1. Introduction
Constructive mathematics deals with strict use of constructive proofs and axioms which are used to form more intricate proofs. Contrary to classical mathematics, which seeks to prove theorems and conjectures without generally considering its complement, constructive mathematics requires mathematicians to not only use a certain way of thinking to formulate a path to the proof but also create certain assumptions that make sense among them (thus the existence of axioms). Instead of dealing with abstract ideas, this area of mathematics utilizes intuitive, mathematical understanding to make a better sense of our world.
Proofs in constructive mathematics include systematic processes that can be used to support the validity of its arguments in a realistic way. This algorithmic way of thinking enables mathematicians to not utterly reject past proofs but to reconsider them in a different point of view. Constructive mathematics is popular within the realms of computer science where algorithms and logical thinking is crucial to its development.

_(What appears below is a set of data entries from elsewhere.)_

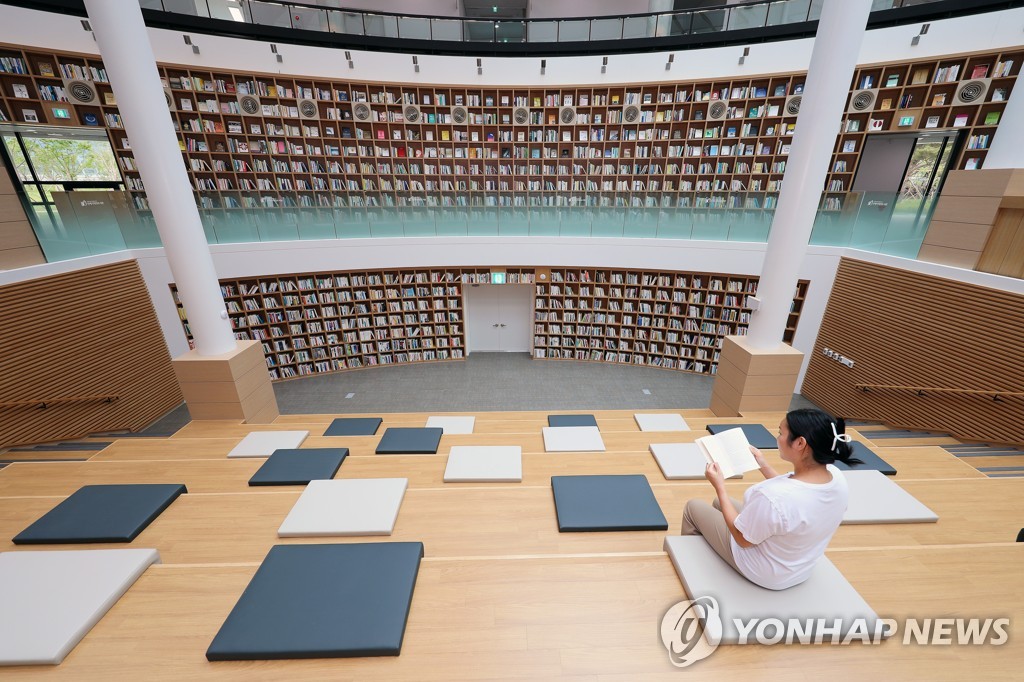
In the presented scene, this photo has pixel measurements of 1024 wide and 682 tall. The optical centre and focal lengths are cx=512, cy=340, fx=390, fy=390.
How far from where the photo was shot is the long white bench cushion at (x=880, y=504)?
2512 millimetres

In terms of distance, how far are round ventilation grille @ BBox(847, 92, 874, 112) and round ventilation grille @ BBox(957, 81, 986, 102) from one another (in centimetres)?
104

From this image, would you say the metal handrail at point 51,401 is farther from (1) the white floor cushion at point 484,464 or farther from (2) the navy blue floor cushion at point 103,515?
(1) the white floor cushion at point 484,464

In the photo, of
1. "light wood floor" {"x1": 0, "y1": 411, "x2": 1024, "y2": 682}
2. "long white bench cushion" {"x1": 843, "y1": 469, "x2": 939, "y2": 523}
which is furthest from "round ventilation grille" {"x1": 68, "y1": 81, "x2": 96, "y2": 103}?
"long white bench cushion" {"x1": 843, "y1": 469, "x2": 939, "y2": 523}

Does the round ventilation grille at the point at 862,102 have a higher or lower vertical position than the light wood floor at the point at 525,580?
higher

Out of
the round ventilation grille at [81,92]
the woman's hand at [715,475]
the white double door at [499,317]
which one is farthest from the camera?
the white double door at [499,317]

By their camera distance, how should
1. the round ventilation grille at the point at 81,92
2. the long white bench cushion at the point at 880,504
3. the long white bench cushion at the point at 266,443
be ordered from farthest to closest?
the round ventilation grille at the point at 81,92, the long white bench cushion at the point at 266,443, the long white bench cushion at the point at 880,504

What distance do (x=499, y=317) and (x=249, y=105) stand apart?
6010 millimetres

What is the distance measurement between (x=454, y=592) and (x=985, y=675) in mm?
2203

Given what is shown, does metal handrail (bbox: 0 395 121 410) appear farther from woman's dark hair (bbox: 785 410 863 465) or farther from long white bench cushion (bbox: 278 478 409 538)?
woman's dark hair (bbox: 785 410 863 465)

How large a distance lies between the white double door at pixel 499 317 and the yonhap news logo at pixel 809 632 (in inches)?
275

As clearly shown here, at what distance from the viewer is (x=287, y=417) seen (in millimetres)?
5109

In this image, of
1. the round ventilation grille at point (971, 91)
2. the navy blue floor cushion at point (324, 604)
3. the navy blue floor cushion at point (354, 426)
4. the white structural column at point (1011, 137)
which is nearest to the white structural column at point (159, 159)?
the navy blue floor cushion at point (354, 426)

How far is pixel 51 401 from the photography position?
4.61 meters

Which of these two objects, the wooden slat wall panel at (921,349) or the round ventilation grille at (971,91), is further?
the round ventilation grille at (971,91)
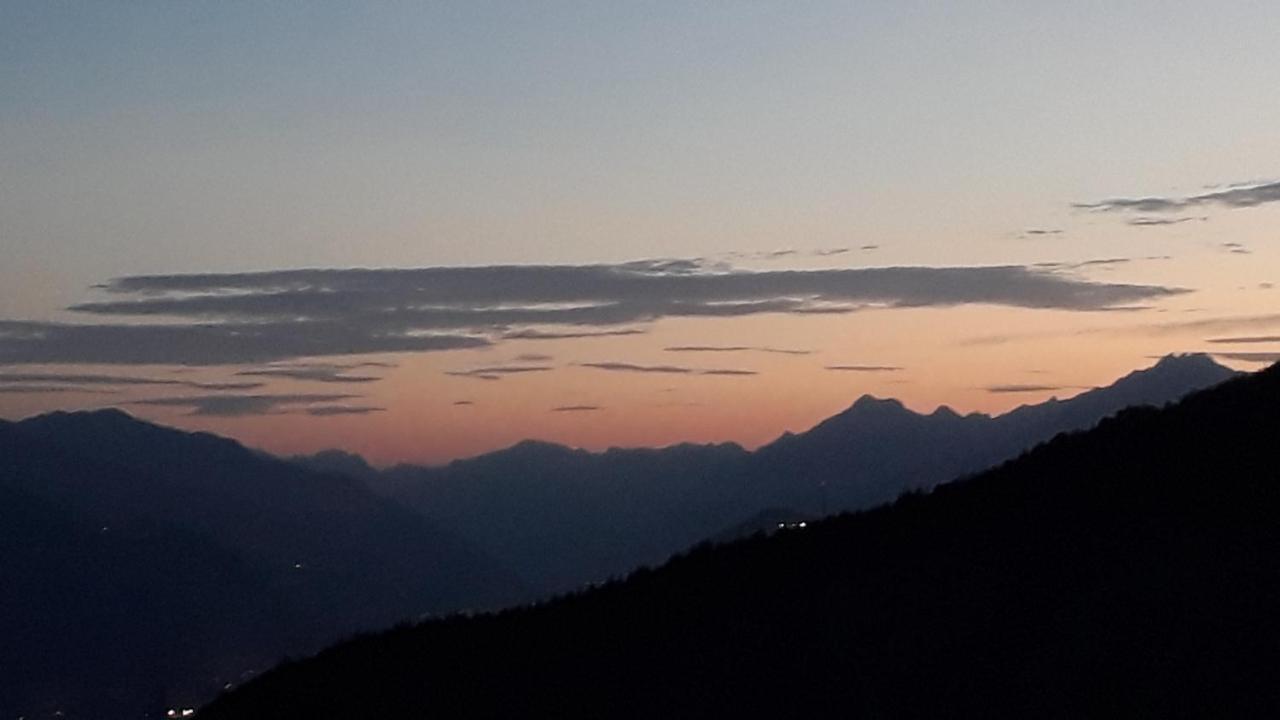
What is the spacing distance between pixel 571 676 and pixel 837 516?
8984 millimetres

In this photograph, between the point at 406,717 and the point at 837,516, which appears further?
the point at 837,516

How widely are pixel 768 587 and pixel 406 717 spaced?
24.2 ft

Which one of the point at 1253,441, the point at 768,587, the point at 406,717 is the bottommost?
the point at 406,717

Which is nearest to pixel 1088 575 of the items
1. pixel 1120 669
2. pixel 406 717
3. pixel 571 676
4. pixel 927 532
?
pixel 1120 669

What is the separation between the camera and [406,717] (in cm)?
3081

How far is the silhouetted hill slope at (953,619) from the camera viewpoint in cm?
2422

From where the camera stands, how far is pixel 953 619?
2705 centimetres

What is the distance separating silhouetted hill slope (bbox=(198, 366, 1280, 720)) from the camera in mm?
24219

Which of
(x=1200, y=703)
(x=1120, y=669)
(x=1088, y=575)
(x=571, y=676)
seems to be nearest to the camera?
(x=1200, y=703)

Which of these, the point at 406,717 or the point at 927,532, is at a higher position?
the point at 927,532

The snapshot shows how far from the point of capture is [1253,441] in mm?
31625

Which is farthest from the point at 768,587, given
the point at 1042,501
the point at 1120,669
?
the point at 1120,669

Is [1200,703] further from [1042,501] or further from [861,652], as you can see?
[1042,501]

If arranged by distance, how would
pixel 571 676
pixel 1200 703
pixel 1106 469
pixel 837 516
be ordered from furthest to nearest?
pixel 837 516, pixel 1106 469, pixel 571 676, pixel 1200 703
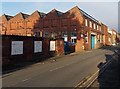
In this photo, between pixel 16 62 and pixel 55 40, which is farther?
pixel 55 40

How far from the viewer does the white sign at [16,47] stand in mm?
21220

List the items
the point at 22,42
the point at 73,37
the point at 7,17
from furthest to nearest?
the point at 7,17, the point at 73,37, the point at 22,42

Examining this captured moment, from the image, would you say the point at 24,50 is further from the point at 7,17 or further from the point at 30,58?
the point at 7,17

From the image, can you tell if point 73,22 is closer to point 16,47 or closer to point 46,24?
point 46,24

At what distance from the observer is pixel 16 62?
851 inches

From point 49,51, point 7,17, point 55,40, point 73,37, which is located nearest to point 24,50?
point 49,51

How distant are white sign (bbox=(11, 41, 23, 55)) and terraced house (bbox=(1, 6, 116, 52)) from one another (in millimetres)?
22404

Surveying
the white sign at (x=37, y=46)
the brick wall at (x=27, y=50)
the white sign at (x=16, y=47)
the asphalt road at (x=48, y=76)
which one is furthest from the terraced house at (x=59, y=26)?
the asphalt road at (x=48, y=76)

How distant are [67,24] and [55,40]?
19.0 metres

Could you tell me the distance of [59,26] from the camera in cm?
5178

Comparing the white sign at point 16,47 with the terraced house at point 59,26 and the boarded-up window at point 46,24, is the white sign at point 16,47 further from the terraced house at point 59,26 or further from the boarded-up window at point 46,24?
the boarded-up window at point 46,24

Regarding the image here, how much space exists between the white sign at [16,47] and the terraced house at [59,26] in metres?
22.4

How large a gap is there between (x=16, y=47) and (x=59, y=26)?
3059 cm

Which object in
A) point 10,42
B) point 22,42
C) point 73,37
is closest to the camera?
point 10,42
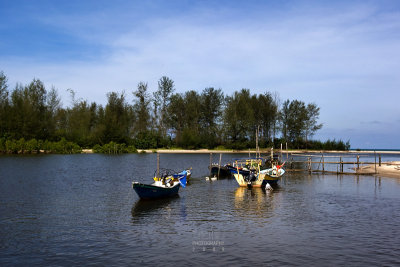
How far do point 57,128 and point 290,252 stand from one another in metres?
108

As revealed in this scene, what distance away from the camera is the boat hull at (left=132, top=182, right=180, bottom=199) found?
27719mm

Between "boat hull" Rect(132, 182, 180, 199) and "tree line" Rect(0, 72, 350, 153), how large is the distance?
79910 millimetres

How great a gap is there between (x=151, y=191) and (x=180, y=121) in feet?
321

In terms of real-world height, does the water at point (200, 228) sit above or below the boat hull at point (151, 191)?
below

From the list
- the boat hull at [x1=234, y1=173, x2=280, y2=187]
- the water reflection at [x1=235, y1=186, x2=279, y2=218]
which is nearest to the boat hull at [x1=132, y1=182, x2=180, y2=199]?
the water reflection at [x1=235, y1=186, x2=279, y2=218]

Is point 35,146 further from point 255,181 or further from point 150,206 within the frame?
point 150,206

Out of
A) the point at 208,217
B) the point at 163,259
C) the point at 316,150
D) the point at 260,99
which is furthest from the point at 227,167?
the point at 316,150

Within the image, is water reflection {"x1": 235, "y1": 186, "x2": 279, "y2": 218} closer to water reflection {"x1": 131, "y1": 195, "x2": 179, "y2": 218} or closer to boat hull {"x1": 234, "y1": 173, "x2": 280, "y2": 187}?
boat hull {"x1": 234, "y1": 173, "x2": 280, "y2": 187}

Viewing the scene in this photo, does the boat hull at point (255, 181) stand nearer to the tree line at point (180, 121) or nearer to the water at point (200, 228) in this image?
the water at point (200, 228)

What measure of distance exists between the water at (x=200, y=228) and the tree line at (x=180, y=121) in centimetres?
7669

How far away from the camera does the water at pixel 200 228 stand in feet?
48.9

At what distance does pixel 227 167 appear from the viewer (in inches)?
1999

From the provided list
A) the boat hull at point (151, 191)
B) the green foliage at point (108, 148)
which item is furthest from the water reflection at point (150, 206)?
the green foliage at point (108, 148)

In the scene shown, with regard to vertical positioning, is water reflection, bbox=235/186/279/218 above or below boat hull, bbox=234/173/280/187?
below
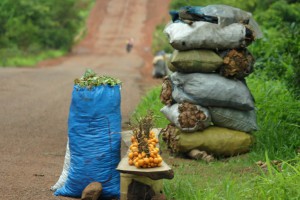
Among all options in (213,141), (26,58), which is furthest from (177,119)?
(26,58)

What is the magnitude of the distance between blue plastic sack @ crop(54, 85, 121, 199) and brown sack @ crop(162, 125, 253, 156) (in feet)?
8.25

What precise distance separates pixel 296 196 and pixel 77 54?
1269 inches

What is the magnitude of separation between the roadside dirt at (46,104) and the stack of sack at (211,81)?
1.73 m

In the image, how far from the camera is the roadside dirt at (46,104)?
7.48 metres

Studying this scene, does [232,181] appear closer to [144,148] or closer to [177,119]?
[144,148]

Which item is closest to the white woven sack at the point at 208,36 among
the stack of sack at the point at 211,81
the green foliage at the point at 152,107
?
the stack of sack at the point at 211,81

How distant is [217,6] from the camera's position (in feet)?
29.6

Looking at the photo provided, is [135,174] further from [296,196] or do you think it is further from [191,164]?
[191,164]

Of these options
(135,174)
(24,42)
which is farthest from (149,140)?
(24,42)

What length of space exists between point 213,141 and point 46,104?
6901 millimetres

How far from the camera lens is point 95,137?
6406 mm

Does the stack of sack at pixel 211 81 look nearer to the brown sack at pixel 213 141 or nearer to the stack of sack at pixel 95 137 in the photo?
the brown sack at pixel 213 141

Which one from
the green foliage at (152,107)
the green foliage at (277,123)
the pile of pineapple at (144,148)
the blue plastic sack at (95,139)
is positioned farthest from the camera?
the green foliage at (152,107)

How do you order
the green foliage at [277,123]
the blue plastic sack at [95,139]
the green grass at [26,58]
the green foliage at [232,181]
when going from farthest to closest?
the green grass at [26,58], the green foliage at [277,123], the blue plastic sack at [95,139], the green foliage at [232,181]
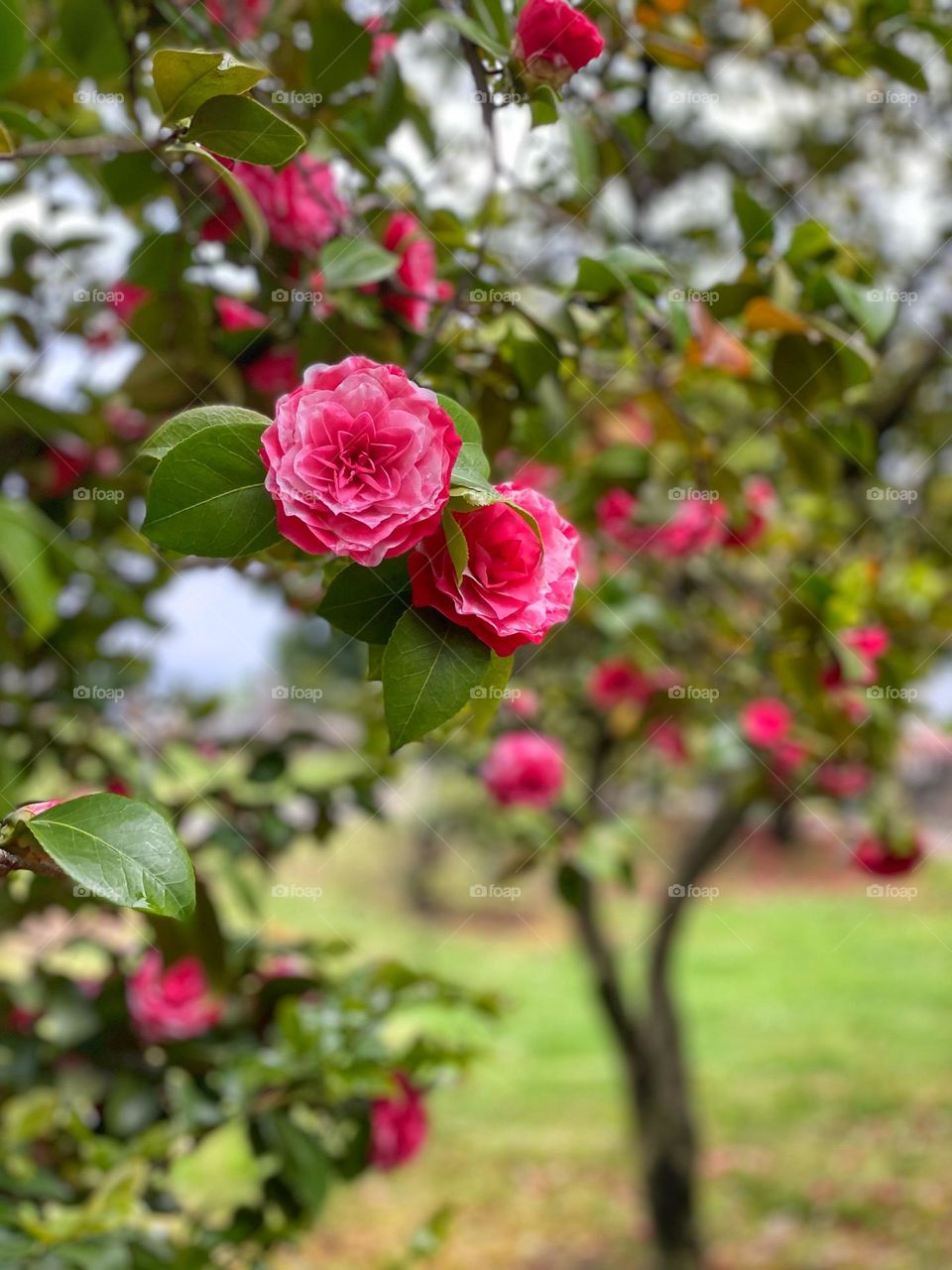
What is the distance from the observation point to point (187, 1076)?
1104 millimetres

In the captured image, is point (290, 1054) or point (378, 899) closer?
point (290, 1054)

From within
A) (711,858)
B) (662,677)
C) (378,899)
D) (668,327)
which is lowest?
(378,899)

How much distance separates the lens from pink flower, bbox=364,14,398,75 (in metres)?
0.91

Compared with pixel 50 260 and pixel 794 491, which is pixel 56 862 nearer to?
pixel 50 260

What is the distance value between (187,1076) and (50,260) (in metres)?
0.88

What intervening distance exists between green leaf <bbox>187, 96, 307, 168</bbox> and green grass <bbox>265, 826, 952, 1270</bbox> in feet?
2.73

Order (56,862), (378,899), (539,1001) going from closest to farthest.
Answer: (56,862) → (539,1001) → (378,899)

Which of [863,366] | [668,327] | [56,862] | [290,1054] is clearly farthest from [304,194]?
[290,1054]

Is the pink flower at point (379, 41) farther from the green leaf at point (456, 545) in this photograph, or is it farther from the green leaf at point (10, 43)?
the green leaf at point (456, 545)

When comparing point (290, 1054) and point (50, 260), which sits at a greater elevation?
point (50, 260)

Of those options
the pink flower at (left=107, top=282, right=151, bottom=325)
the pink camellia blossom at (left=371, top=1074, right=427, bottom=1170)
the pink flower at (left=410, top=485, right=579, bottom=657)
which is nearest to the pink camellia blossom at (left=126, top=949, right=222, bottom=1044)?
the pink camellia blossom at (left=371, top=1074, right=427, bottom=1170)

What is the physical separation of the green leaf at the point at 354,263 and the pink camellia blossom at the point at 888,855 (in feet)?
3.56

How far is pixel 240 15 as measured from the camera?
41.1 inches

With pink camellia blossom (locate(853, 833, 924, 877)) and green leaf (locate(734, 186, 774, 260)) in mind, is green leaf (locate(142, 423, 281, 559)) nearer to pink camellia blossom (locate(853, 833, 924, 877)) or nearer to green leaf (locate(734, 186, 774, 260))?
green leaf (locate(734, 186, 774, 260))
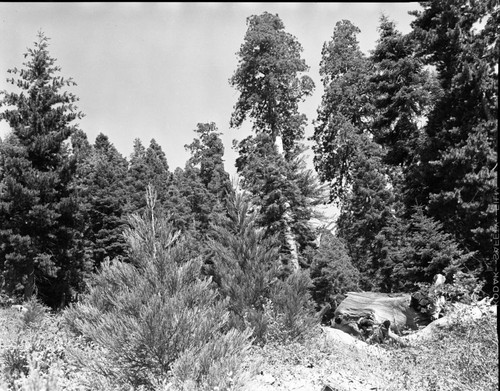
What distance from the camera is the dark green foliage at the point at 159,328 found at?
20.5 feet

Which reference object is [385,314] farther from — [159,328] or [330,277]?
[159,328]

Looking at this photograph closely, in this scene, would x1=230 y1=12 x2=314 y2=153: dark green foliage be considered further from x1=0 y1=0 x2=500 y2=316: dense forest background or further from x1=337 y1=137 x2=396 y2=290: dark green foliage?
x1=337 y1=137 x2=396 y2=290: dark green foliage

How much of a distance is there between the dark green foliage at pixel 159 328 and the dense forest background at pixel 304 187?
0.09 m

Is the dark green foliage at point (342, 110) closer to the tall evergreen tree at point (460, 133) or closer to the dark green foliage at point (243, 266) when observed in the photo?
the tall evergreen tree at point (460, 133)

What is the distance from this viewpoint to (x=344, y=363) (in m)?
9.39

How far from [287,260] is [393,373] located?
45.3 ft

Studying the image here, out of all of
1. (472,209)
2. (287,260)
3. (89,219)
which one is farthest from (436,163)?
(89,219)

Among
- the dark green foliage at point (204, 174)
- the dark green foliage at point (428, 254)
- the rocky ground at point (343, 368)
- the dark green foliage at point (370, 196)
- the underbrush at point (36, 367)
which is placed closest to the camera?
the underbrush at point (36, 367)

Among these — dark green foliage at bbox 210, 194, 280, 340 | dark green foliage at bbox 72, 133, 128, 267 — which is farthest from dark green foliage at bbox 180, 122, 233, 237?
dark green foliage at bbox 210, 194, 280, 340

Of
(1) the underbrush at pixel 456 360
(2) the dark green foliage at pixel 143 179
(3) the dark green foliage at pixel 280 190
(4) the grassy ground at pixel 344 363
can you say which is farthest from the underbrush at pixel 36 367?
(2) the dark green foliage at pixel 143 179

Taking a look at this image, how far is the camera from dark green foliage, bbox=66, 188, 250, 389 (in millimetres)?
6258

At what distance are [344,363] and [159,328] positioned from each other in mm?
4793

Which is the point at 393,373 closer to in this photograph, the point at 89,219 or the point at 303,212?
the point at 303,212

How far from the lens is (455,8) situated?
14.4 m
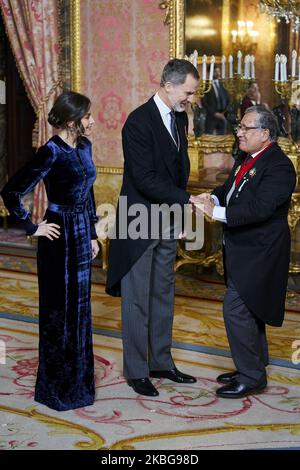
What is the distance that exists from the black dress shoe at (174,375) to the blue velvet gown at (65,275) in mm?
497

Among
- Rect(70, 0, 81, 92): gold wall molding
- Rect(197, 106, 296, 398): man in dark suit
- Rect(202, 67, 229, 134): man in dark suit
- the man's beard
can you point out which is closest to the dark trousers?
Rect(197, 106, 296, 398): man in dark suit

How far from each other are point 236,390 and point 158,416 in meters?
0.48

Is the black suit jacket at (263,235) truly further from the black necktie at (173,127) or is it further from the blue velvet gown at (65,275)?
the blue velvet gown at (65,275)

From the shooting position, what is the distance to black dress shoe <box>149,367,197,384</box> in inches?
171

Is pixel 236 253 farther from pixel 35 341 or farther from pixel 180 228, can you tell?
pixel 35 341

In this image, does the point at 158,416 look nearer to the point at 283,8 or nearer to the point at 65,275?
the point at 65,275

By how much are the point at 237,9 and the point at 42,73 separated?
198 centimetres

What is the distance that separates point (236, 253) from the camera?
13.2 ft

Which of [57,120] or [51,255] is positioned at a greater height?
[57,120]

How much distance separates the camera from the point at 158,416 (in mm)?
3848

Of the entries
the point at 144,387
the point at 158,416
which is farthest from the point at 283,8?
the point at 158,416

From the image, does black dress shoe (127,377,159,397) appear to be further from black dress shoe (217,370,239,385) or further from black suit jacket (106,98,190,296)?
black suit jacket (106,98,190,296)

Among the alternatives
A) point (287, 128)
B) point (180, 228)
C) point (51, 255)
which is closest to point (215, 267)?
point (287, 128)

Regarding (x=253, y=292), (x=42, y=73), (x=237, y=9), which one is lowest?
(x=253, y=292)
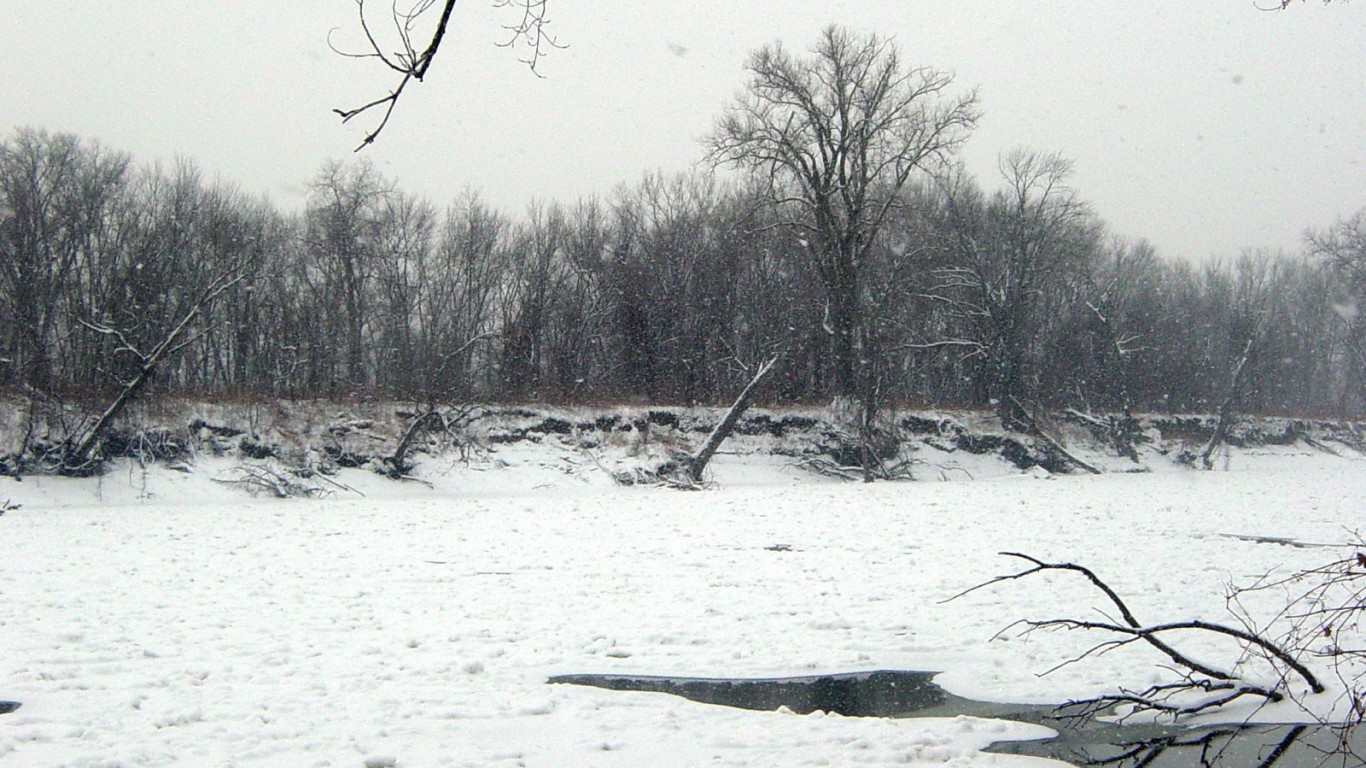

The US school of mathematics was founded by Bishop[1] and the Russian school of mathematics was founded by Markov and Shanin. While these schools studied constructive mathematics, each school have different rules and guidelines for forming proofs and ideas. One example of such relates to Markov’s principle[2], which states that if the inapplicability of an algorithm U to some input x has been refuted, then the algorithm is applicable to that input x. The Russian school permitted the use of Markov’s principle, also known as constructive choice, which sometimes allows mathematicians to argue by contradiction. On the other hand, the US school generally does not accept Markov’s principle, with one reason being that it does not tell how long it would take for an algorithm to terminate successfully given some inputs.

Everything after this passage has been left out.